=== Task inputs ===

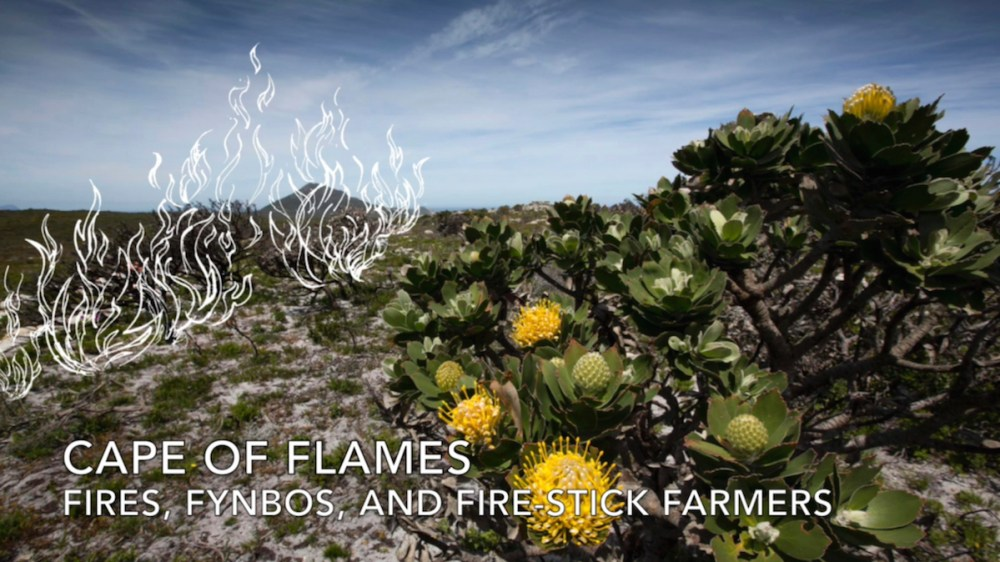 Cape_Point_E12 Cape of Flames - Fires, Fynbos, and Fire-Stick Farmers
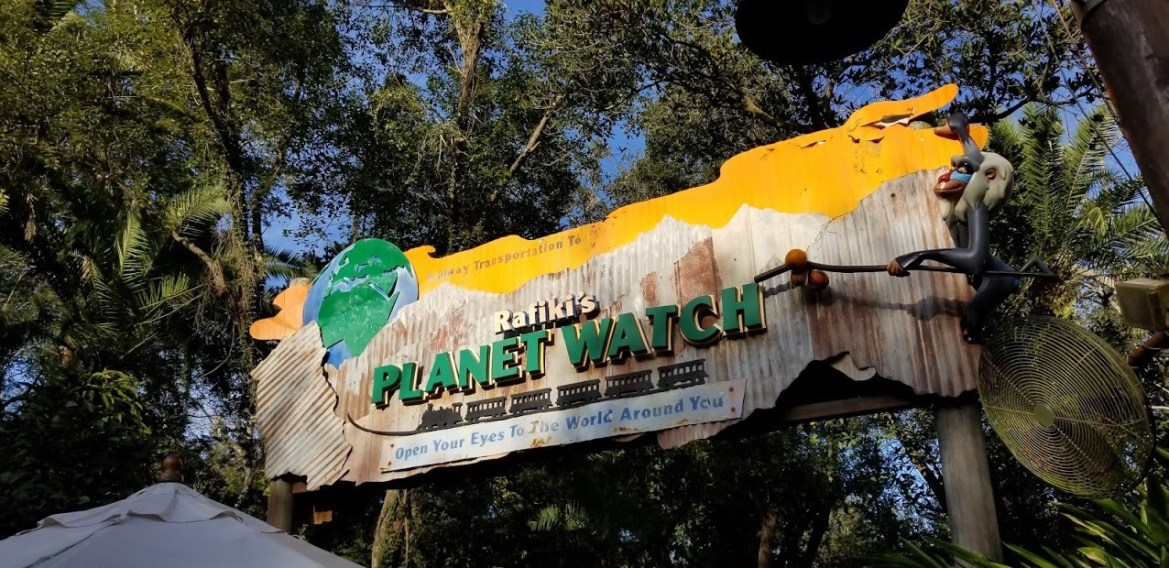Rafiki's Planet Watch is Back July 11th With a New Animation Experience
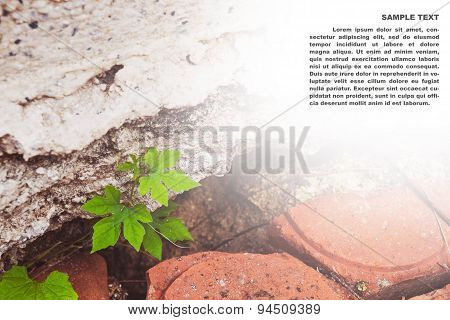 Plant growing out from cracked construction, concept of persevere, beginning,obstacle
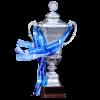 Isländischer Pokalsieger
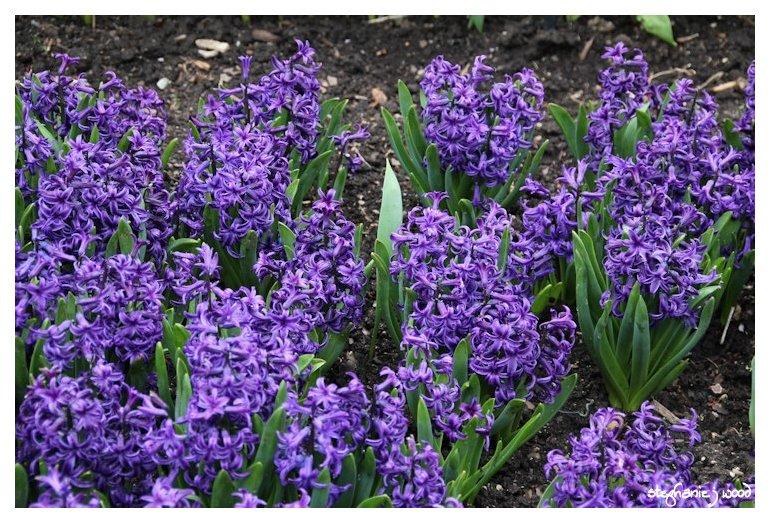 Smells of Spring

===

» Your instructions:
The answer is a faithful copy of the records above, with the pictures removed.

» Result:
 Cape_Point_E12 Cape of Flames - Fires, Fynbos, and Fire-Stick Farmers
Rafiki's Planet Watch is Back July 11th With a New Animation Experience
 Plant growing out from cracked construction, concept of persevere, beginning,obstacle
 Isländischer Pokalsieger
 Smells of Spring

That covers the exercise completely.